Text segment
╔══

Tag: Hungary

A Trip Through the Land of Saints and Martyrs

 

The Voice in the Desert Community in Krakow, Poland, created vibrant worship paintings.

“The world is charged with the grandeur of God.” – Gerard Manley Hopkins

By Bruce Rooke

After two weeks in the land of saints and martyrs, we touched back down in Detroit.

Peter and Debbie Herbeck, and my wife Julia, and I had hopped through Hungary, Slovakia, and Poland, engaging with different leaders and covenant communities; sharing Word, prayer, and Pentecost with students and believers; and immersing ourselves in the deep living history of faith these countries hold.

When you come back from a mission trip, it can be like carrying a candle. You hope the fragile light of those smiles doesn’t flicker out in the rush of your returning and the demands of your to-do lists.

Fortunately, we carried back a bonfire.

The Spirit is strong here. Strong enough to break the iron bars of a dark Nazi cell in Auschwitz and outlast another forty-five-plus years of Communism. But what you remember—what stays with you after you walk the horrors of Birkenau or kneel before the blood-stained cassock of St. John Paul the Great—is not the weight of the crosses, but the resolute joy of St. Maximillian Kolbe and the Holy Father’s echo of the angels: “Do not be afraid!” And even though the people here are now facing many of the same challenges that we face in the West, there is longing for a God who is stronger than their fears, a God who dreams big.

╚══

Directives
**A.** Answer these questions about the mission trip account, one line each:
(i) Which three countries did the travelers pass through?
(ii) Which community created the worship paintings, and in what city?
(iii) In what city did the group land after two weeks away?
**B.** Carry on the mission trip account, starting right after its final sentence.

Rows
╔══

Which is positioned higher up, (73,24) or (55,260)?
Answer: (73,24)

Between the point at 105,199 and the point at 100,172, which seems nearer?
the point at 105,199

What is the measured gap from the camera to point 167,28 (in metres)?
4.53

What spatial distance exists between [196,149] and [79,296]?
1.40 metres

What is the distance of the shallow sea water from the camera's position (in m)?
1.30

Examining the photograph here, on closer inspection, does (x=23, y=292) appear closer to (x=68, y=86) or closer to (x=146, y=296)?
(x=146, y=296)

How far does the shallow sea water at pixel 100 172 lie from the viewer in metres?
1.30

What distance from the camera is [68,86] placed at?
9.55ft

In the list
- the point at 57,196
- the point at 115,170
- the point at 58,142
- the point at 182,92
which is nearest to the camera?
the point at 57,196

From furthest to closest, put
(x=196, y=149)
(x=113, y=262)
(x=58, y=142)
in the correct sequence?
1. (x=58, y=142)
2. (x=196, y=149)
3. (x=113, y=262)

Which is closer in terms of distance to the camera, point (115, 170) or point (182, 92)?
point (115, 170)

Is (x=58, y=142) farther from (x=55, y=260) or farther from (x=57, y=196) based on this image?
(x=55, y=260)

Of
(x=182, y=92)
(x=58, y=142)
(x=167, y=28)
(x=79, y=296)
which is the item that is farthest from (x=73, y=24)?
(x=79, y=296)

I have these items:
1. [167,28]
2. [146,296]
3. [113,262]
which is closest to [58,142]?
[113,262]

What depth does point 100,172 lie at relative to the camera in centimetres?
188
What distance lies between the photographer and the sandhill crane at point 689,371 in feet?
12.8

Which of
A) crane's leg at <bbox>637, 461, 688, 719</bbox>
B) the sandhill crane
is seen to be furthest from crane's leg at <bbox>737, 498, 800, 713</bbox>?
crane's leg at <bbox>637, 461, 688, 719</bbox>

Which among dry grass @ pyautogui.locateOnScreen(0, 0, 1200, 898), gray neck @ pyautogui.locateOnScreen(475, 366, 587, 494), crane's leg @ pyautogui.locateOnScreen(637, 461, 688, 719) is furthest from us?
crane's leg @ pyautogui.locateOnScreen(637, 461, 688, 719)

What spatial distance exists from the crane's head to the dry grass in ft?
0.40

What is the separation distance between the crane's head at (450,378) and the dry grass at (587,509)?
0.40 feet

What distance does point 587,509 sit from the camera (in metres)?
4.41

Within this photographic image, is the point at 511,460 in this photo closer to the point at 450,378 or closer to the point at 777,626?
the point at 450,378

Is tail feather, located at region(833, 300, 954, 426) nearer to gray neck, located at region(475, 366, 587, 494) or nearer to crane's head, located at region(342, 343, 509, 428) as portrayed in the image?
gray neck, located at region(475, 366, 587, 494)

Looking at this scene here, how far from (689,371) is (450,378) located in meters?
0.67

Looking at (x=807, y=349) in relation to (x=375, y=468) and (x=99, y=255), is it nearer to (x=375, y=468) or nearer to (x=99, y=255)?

╚══

The results
**A.**
(i) Hungary, Slovakia, and Poland.
(ii) The Voice in the Desert Community, in Krakow, Poland.
(iii) Detroit.

**B.**
Budapest, Hungary

Julia and I got a head start on some of those dreams by going to Budapest first, where we spent a wonderful time with Country Coordinator Deacon Zoli Kunsabo and his wife, Panni, at their “Only One” homeless shelter. The place resounded with transformed and transforming lives, and one chorus was heard over and over: “There was just something different about this place than all of the other shelters.” Deacon Zoli and Panni continue to dream big with God, as they pray with energetic excitement (as only Hungarians, like my wife, can!) for what God has next for them and their community.

Podolínec, Slovakia

After picking up Peter and Debbie, we drove with Bohuš Živčák, country coordinator for Eastern Europe, and another community member, Marek, to Podolínec, Slovakia, where we stayed in a 375-year-old Redemptorist monastery that once served as a concentration camp for hundreds of religious during the Communist oppression. There is a great sense of peace and welcome here.

The same can be said for The River of Life community that makes its home here. Founded by Bohuš and Redemptorist Fr. Michal Zamkovský, it continues to gather in and renew more and more lives. We had the honor of being with them at their amazing new community center that operates like a loving invitation to the abundant life. Children of all ages play together in the large outdoor space (without mobile phones or boredom!), and inside, the worship and deep prayer is somehow both public and personal. But as its name testifies, The River of Life is more than a reservoir, as it now flows out beyond its walls to love the ones He loves: from a nearby Catholic school, where a number of members are teachers (and where Debbie and Peter elevated and challenged both high school students and faculty), to the far reaches of Nairobi, Kenya, where they are now building new relationships in mission.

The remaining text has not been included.